## Document section
=== Begin Enclosure ===

Paralympics-Swimmer Ellie Simonds and coach Billy Pye are going in at the deep ahead of London 2012 Paralympics

Duncan White meets the swimmer and the former coal-miner who are on course to make a splash in London

Going into my first final in Beijing, the nerves hit me so bad. I was 13 and it was my first final of the Paralympics, in the Individual Medley. I turned to Billy and said: ‘Why am here? I don’t want to do it’ and burst out crying. He was great and told me to just go and enjoy it.

I finished fifth and, to be honest, I was disappointed. I hadn’t done as well as I’d wanted. Back in my room I really thought hard. I knew the nerves had affected me. The next day was the 100m freestyle.

Winner: Ellie Simmonds' coach Bille Pye says she "hates coming second" Photo: GEOFF PUGH

I just wanted to go out and show them what I could do.

In the heats I qualified second, I swam a personal best and in the final I was determined to get a medal. I didn’t mind which colour. In the last 25m we were all in a line and I just put my head down and went for it.

=== End Enclosure ===

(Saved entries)
=== Begin Enclosure ===

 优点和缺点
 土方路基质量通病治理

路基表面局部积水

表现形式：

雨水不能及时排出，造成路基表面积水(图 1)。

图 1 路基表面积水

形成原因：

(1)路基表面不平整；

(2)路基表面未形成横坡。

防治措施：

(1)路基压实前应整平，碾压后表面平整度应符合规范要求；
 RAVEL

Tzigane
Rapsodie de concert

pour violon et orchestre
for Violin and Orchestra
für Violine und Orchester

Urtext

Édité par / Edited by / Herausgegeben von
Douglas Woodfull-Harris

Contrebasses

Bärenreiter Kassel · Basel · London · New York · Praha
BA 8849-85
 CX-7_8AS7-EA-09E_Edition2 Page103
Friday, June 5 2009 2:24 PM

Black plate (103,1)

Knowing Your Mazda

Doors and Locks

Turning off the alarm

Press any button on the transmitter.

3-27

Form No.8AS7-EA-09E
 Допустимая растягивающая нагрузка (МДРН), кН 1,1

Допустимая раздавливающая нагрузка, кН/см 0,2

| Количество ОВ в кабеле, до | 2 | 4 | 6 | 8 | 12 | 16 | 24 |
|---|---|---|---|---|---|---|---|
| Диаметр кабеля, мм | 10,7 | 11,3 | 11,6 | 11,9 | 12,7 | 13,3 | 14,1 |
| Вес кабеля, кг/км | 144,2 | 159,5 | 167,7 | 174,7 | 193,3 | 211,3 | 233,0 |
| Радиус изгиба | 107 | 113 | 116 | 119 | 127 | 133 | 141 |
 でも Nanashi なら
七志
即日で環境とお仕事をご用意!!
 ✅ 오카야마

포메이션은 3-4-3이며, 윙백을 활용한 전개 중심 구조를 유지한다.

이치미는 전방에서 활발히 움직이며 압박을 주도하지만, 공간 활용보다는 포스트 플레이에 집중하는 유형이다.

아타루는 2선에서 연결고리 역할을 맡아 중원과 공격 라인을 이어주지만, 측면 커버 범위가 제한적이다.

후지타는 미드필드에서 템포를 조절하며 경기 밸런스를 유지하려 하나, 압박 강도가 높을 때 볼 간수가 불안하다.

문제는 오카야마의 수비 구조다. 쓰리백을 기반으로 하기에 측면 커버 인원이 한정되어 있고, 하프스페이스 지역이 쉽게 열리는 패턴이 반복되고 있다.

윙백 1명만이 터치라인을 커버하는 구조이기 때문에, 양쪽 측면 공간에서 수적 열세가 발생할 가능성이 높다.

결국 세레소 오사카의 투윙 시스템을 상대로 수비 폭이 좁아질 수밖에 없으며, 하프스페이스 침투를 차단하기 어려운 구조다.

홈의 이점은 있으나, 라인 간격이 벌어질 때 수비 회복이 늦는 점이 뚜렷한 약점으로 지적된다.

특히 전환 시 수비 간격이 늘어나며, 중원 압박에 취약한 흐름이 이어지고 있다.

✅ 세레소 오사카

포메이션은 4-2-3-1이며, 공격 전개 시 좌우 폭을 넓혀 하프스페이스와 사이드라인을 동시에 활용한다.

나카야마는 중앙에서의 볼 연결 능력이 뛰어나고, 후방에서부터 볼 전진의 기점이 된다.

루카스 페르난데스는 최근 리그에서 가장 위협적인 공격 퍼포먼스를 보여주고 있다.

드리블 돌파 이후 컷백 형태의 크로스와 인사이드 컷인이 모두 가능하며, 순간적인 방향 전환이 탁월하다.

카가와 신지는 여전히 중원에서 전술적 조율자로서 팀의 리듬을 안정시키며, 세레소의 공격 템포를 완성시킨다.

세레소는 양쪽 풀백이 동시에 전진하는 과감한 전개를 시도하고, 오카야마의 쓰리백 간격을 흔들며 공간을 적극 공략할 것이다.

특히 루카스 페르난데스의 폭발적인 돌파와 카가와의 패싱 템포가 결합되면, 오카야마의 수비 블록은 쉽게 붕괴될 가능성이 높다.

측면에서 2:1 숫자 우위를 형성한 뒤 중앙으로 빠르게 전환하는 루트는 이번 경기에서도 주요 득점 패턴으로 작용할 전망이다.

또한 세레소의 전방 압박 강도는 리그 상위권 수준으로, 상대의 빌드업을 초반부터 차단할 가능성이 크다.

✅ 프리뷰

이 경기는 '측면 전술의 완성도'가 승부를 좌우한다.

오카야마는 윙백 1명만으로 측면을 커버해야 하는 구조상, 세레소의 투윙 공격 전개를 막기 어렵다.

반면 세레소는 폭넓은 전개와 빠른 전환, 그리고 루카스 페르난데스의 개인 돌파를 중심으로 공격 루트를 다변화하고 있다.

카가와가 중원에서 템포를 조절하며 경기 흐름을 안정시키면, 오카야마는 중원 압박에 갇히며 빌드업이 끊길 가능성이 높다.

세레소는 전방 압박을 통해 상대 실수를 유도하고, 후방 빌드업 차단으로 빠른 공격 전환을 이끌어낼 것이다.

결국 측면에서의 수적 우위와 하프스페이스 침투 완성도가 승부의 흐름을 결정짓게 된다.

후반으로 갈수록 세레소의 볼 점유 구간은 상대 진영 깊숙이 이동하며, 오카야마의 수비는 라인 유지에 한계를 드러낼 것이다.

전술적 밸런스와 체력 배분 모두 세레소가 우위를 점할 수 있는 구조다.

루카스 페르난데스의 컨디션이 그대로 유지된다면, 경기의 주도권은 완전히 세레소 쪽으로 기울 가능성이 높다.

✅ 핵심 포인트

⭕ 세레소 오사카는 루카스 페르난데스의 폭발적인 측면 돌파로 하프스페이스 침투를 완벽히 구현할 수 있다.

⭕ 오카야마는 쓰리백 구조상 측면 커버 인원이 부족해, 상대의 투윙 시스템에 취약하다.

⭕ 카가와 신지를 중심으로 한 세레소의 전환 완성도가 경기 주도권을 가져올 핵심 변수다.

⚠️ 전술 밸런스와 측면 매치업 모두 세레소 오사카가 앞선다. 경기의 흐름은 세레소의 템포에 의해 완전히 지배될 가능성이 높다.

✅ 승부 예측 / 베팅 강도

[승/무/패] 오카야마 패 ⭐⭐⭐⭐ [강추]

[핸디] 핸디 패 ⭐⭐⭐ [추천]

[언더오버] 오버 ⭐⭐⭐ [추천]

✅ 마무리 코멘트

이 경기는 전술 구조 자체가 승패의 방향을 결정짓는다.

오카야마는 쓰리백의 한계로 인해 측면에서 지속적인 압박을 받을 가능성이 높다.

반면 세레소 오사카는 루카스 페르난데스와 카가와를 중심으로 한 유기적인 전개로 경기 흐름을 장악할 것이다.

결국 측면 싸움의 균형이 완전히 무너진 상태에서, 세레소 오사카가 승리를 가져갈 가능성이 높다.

=== End Enclosure ===

## Questions
- 1) Rewrite the paragraph of the swimming article that begins "I finished fifth" as a short list, keeping its main facts.
- 2) Based on the swimming article, say whether each statement agrees with it. Answer yes or no, and quote the deciding words.
(a) The narrator was 13 at the time of the first Paralympic final in Beijing.
(b) The narrator's first Paralympic final was the 100m freestyle.
(c) The narrator qualified first in the heats.
- 3) Reproduce the part of the swimming article starting with "Paralympics-Swimmer Ellie Simonds" and going on through "the 100m freestyle.".

## Solutions by task
- 1)
- Finished fifth and was disappointed, not having done as well as hoped.
- Thought hard back in the room.
- Knew the nerves had been a factor.
- The 100m freestyle came the next day.

- 2)
(a) Yes: "I was 13 and it was my first final of the Paralympics"
(b) No: "it was my first final of the Paralympics, in the Individual Medley"
(c) No: "In the heats I qualified second"

- 3)
Paralympics-Swimmer Ellie Simonds and coach Billy Pye are going in at the deep ahead of London 2012 Paralympics

Duncan White meets the swimmer and the former coal-miner who are on course to make a splash in London

Going into my first final in Beijing, the nerves hit me so bad. I was 13 and it was my first final of the Paralympics, in the Individual Medley. I turned to Billy and said: ‘Why am here? I don’t want to do it’ and burst out crying. He was great and told me to just go and enjoy it.

I finished fifth and, to be honest, I was disappointed. I hadn’t done as well as I’d wanted. Back in my room I really thought hard. I knew the nerves had affected me. The next day was the 100m freestyle.